The first meeting of the Trump administration’s new advisory committee on election integrity consisted mainly of voter-fraud fear-mongering. … Hans von Spakovsky, a committee member and senior legal fellow at the right-learning Heritage Foundation, pointed to his organization’s database of 1,071 documented cases of voter fraud over the last several decades, neglecting to mention that figure constitutes just .0008 percent of the people who voted in the 2016 election alone. Together, they painted a picture of a pervasive and insidious threat to free and fair elections, despite the mountains of research showing that actual voter fraud is scarce. But amid all the conjecture came one nugget of actual truth, offered by Judge Alan King of Jefferson County, Alabama. Not only did Judge King, one of the committee’s few Democrats, state that he’d never seen a single instance of voter fraud in all his years as head of elections in Jefferson County, he was also the lone member of the committee to use his opening remarks to raise the critically important issue of outdated voting technology. Unlike phantom zombie voters, that issue poses a real, and well-documented, threat to people’s voting rights.

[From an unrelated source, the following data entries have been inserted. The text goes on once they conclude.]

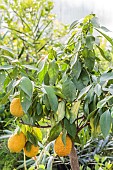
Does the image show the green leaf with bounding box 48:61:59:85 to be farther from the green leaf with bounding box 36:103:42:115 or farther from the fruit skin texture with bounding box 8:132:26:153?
the fruit skin texture with bounding box 8:132:26:153

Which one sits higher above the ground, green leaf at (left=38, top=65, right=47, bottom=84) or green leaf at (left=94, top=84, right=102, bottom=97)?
green leaf at (left=38, top=65, right=47, bottom=84)

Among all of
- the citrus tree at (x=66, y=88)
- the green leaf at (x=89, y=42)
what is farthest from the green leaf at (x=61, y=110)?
the green leaf at (x=89, y=42)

“These voting machines are outdated. There’s no money there. Counties don’t have money. States don’t have money. We need money,” King said. “We can discuss a lot of things about voting, but … unless the technology is keeping up with voting, then we’re not using our time very wisely in my opinion.”

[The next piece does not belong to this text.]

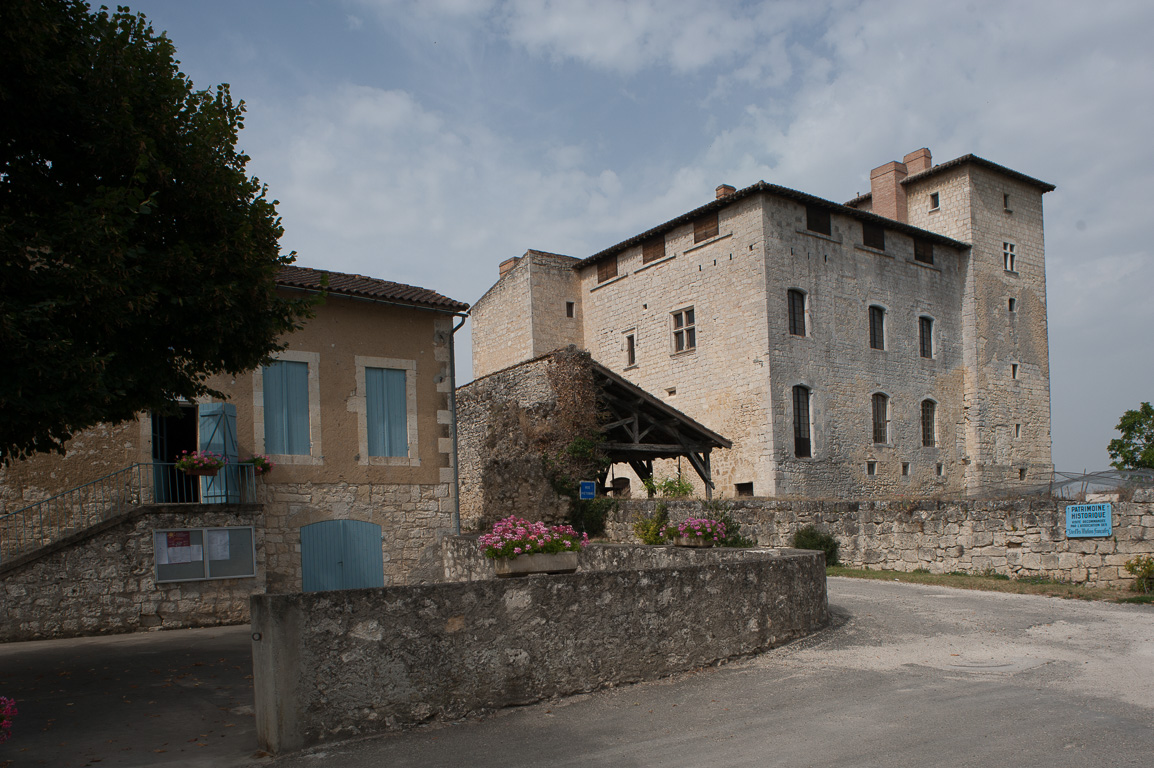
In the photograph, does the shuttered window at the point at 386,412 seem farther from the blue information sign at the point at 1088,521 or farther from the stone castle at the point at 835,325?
the stone castle at the point at 835,325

As King noted, much of the country’s voting technology is a decade or more old, purchased after the Help America Vote Act sent $2 billion to the states to upgrade election equipment, after dangling chads helped make a hash of the 2000 contest between Al Gore and George W. Bush. Many states haven’t upgraded since; a 2015 study by New York University Law School’s Brennan Center for Justice foundthat during the 2016 election, 43 states planned on using voting systems that were more than 10 years old.
That makes these tools especially vulnerable to attack, because the software that runs them—including Windows XP—is often no longer supported.